Salah satu kutipan dari River yang membuat adegan terasa lebih menyakitkan dan bernyawa adalah, “Not every empty spaces need to be filled to be meaningful, because new stories might erase cherished memories, you know. But every new story has its own special meaning”, di mana memberi kesan jika River tak pernah berniat untuk sembuh. 

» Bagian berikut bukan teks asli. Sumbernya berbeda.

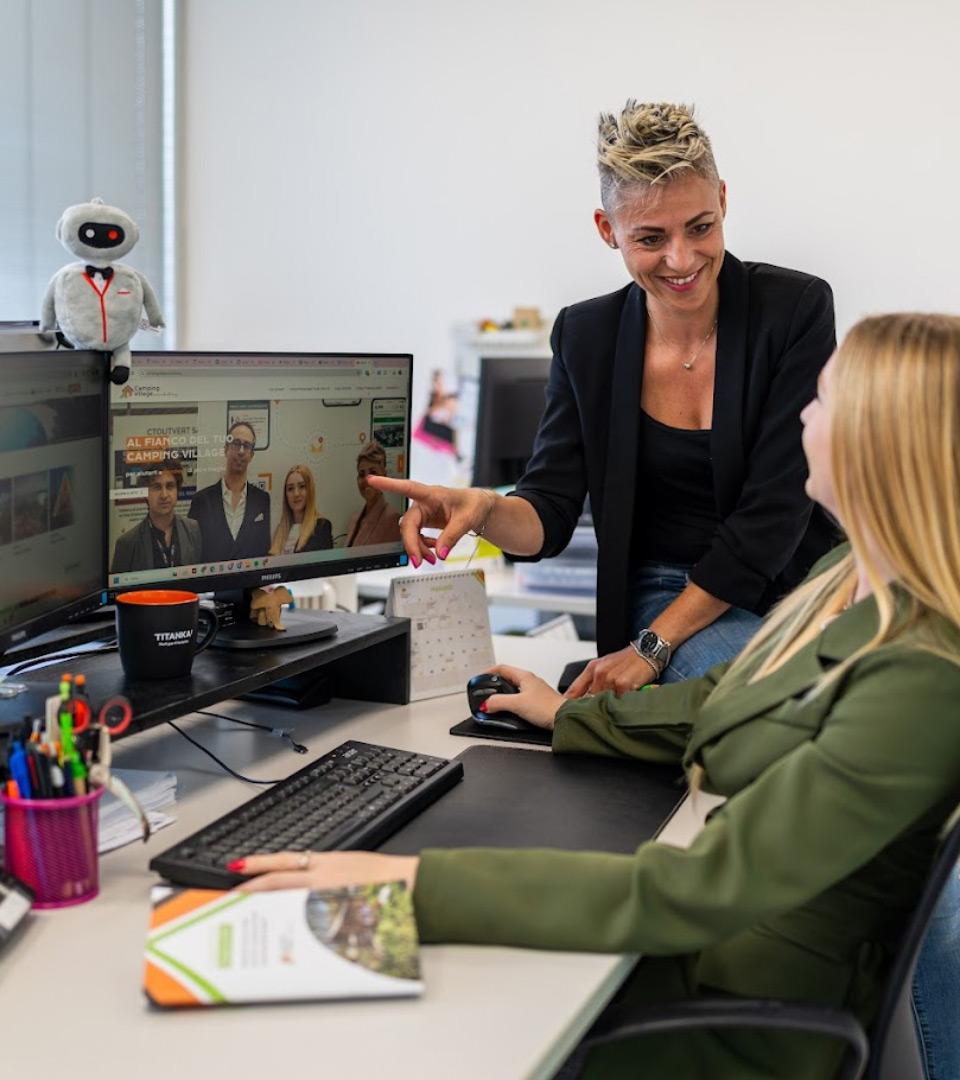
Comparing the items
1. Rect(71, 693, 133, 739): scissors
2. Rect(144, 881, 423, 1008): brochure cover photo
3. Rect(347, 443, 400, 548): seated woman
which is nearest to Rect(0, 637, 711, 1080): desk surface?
Rect(144, 881, 423, 1008): brochure cover photo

Sedikit pesan dari film ini adalah lari dari masalah bukan pilihan terbaik karena hal ini akan terus memakan emosi, ada beberapa hal yang harus kita coba untuk menghadapi masalah itu. Karena bagaimanapun yang kita dapat sebagai hasilnya nanti, entah baik atau buruknya adalah sebuah proses untuk mengalahkan rasa takut. 

Penyunting: Al Ninantari Dimarzio Ananto

Nayaka Reswara Nararya Hidayat, mahasiswi program studi matematika, fakultas matematika dan ilmu pengetahuan alam. Merupakan mahasiswi angkatan 2022. Meluangkan waktu untuk menulis di sela-sela kesibukan, menuangkan pikiran lewat kata kata.